> _WORK TASK_:
Starting with the line below that holds "TGI-Fridays-owner-Hostmore-files-for-administration.jpg" and stopping after the line that holds "Avdrag för moms i bidragsfinansierat projekt", transcribe the lines exactly, leaving out all pictures.

> _ENTRIES PROVIDED_:
——
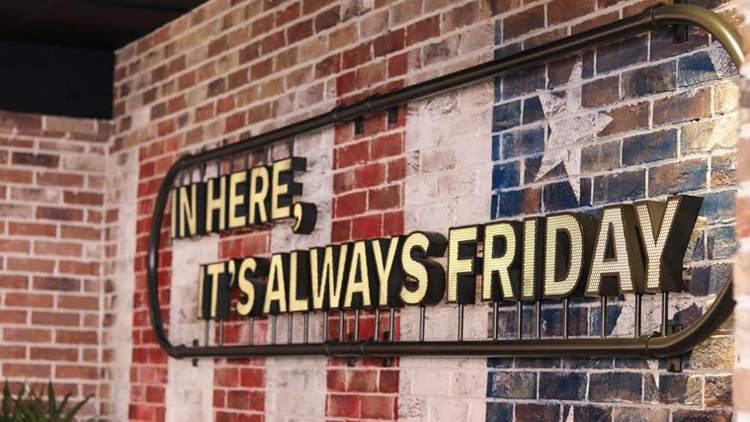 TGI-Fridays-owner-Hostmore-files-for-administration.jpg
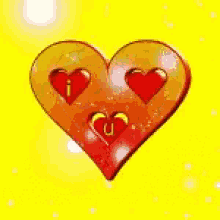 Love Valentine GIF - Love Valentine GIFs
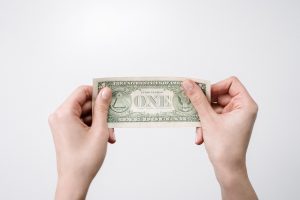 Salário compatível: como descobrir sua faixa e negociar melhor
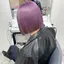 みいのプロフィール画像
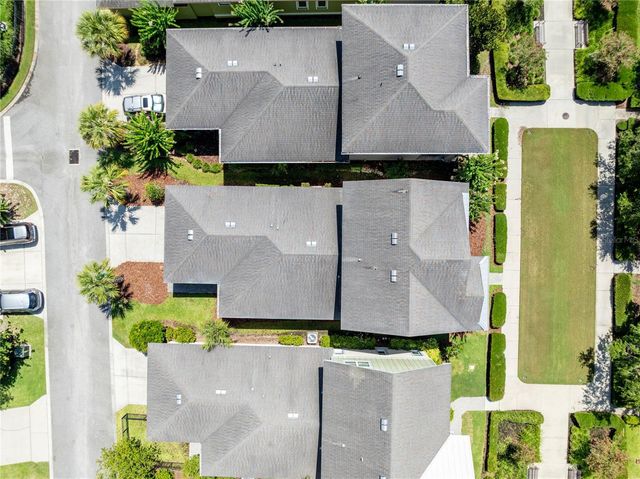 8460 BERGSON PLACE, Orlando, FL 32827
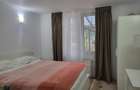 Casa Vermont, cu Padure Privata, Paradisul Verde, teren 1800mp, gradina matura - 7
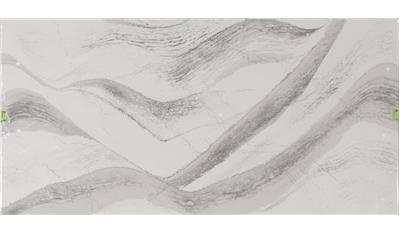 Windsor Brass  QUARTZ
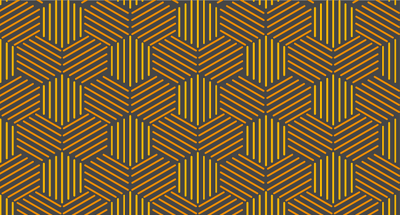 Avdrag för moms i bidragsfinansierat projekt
——
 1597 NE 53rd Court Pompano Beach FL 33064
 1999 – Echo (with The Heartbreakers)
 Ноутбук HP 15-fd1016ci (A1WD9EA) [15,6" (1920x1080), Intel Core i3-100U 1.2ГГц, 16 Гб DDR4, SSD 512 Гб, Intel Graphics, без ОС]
——
> _WRITTEN REPLY_:
 TGI-Fridays-owner-Hostmore-files-for-administration.jpg
 Love Valentine GIF - Love Valentine GIFs
 Salário compatível: como descobrir sua faixa e negociar melhor
 みいのプロフィール画像
 8460 BERGSON PLACE, Orlando, FL 32827
 Casa Vermont, cu Padure Privata, Paradisul Verde, teren 1800mp, gradina matura - 7
 Windsor Brass  QUARTZ
 Avdrag för moms i bidragsfinansierat projekt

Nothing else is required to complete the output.